*** Data provided Section Begins ***

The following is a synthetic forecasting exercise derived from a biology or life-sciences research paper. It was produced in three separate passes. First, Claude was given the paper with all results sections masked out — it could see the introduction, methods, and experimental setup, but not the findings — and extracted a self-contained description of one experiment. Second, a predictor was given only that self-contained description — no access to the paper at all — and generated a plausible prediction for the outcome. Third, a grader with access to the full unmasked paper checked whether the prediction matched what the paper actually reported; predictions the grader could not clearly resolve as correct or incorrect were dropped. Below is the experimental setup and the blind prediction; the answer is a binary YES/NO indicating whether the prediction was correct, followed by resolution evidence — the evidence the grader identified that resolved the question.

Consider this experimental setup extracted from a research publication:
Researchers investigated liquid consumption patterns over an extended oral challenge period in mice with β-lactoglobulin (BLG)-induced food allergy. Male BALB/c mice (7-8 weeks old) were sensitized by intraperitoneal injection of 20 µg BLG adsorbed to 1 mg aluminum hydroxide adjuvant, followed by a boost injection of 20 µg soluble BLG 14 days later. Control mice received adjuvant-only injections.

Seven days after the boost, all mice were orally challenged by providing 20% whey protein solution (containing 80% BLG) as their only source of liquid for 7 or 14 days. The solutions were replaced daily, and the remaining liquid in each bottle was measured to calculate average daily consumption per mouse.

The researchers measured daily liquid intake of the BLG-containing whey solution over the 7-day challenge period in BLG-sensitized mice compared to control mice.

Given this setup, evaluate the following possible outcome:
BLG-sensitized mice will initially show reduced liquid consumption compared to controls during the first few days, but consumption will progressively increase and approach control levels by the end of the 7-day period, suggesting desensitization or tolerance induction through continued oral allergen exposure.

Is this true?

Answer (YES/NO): NO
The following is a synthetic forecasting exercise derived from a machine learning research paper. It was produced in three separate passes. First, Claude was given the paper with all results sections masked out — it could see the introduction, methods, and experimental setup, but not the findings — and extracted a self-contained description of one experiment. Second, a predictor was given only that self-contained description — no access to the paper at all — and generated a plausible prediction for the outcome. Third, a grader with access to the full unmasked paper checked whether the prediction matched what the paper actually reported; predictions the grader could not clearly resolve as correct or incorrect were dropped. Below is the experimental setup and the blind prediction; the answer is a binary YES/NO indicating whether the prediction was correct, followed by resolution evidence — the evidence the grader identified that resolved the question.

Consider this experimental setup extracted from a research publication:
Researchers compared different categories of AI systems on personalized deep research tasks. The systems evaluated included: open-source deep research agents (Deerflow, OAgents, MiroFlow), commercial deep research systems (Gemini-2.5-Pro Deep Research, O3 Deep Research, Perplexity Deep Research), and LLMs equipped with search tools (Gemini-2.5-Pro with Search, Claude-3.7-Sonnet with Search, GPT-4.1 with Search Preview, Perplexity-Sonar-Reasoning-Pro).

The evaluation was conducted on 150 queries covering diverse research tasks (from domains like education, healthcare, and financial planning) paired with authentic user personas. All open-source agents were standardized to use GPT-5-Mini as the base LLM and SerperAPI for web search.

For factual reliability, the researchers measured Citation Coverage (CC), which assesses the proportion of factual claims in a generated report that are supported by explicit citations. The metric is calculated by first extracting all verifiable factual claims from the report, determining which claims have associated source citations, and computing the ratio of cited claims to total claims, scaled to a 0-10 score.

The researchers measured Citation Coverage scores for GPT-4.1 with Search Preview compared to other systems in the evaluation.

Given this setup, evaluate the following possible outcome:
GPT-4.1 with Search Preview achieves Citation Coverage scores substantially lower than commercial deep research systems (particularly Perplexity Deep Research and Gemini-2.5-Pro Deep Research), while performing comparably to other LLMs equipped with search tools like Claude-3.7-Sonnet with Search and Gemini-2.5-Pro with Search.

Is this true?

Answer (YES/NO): NO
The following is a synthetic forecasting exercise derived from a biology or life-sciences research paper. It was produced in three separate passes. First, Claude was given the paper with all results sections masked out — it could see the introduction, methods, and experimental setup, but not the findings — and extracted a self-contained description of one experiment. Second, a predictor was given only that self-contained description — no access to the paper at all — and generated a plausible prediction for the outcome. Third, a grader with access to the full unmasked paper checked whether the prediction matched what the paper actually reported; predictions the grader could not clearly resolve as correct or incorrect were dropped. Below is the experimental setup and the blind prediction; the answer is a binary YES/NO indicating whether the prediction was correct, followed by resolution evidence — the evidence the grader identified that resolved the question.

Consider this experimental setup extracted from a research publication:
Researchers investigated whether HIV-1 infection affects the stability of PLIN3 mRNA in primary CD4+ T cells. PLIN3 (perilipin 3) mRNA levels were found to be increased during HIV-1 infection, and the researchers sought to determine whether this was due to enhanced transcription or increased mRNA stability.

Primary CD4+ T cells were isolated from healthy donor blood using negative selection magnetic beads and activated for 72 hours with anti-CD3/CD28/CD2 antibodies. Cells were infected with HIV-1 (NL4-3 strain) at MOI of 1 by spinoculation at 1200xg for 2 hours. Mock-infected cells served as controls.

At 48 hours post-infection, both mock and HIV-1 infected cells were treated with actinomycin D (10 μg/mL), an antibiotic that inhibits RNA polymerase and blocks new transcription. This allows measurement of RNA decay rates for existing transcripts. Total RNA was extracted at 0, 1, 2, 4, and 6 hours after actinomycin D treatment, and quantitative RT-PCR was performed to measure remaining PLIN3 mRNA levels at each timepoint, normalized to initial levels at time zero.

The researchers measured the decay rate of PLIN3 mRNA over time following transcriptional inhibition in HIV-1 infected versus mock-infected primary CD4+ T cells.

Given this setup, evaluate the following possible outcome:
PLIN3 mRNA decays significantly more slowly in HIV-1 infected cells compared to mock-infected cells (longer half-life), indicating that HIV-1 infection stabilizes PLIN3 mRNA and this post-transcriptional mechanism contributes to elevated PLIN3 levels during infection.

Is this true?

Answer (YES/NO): YES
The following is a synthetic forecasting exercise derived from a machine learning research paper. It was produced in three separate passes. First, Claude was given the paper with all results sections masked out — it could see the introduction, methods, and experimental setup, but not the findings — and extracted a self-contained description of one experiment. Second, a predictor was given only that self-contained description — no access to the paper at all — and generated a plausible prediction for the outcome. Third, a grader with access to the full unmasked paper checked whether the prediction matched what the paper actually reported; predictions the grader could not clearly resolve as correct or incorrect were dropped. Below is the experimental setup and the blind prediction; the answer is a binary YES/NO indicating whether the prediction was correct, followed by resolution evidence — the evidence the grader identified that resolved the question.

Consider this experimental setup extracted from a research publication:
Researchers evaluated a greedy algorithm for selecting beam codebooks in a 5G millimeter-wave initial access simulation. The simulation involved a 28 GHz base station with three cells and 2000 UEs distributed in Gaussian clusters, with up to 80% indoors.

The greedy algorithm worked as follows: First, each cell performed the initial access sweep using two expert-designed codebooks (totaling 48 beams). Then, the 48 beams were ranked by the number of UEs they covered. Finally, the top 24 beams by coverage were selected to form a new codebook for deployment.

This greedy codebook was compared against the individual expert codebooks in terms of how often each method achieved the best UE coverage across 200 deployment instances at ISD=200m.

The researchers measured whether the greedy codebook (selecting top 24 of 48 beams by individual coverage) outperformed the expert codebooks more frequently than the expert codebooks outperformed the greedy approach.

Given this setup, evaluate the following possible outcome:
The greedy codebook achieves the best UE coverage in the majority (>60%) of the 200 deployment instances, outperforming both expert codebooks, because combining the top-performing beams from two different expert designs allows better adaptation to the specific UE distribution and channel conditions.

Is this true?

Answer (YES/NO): NO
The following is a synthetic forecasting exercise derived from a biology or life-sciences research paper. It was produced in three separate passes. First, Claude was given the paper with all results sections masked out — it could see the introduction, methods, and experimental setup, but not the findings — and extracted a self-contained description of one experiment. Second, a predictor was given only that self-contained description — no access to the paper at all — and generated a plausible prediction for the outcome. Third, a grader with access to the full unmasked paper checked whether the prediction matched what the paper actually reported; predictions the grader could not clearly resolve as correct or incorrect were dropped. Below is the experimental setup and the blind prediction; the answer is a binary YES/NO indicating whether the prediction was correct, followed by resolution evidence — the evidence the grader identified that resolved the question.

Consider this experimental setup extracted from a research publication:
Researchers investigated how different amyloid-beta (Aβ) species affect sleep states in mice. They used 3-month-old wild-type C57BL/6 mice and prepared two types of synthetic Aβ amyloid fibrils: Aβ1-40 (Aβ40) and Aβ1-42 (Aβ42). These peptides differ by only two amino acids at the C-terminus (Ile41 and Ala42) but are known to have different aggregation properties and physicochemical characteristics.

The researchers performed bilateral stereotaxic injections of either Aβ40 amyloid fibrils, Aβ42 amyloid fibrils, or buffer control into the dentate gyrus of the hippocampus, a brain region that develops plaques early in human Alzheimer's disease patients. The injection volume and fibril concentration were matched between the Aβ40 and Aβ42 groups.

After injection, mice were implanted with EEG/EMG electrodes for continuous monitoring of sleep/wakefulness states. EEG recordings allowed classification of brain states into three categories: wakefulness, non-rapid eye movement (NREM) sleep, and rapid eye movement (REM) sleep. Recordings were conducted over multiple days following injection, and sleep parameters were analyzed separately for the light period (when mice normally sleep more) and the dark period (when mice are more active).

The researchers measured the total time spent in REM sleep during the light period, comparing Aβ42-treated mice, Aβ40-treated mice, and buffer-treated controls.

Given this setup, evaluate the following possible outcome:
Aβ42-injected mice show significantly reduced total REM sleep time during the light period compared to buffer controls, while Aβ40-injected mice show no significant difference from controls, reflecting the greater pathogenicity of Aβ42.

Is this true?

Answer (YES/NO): YES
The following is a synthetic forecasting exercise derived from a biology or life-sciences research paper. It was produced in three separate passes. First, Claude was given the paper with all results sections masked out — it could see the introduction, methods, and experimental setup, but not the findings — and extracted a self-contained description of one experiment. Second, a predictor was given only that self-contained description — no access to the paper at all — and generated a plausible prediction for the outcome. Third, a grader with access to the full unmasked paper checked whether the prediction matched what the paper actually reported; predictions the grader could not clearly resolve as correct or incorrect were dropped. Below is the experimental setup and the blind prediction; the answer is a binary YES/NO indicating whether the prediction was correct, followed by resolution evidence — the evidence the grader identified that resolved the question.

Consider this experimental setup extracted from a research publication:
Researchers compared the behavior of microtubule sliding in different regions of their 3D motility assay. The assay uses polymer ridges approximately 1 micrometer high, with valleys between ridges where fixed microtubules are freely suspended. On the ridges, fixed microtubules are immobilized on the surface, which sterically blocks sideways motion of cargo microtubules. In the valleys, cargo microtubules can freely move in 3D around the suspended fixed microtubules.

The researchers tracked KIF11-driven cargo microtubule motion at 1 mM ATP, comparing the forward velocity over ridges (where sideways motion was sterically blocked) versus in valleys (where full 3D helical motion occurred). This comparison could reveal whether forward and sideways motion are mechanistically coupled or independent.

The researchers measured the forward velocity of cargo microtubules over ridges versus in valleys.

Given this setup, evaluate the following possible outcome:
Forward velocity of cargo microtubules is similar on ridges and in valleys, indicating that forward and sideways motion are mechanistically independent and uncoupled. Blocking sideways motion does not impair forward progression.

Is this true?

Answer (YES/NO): YES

*** Data provided Section Ends ***

Check each line of the material for "individual". Copy the ones that have it.

__Answer box__.
This greedy codebook was compared against the individual expert codebooks in terms of how often each method achieved the best UE coverage across 200 deployment instances at ISD=200m.
The researchers measured whether the greedy codebook (selecting top 24 of 48 beams by individual coverage) outperformed the expert codebooks more frequently than the expert codebooks outperformed the greedy approach.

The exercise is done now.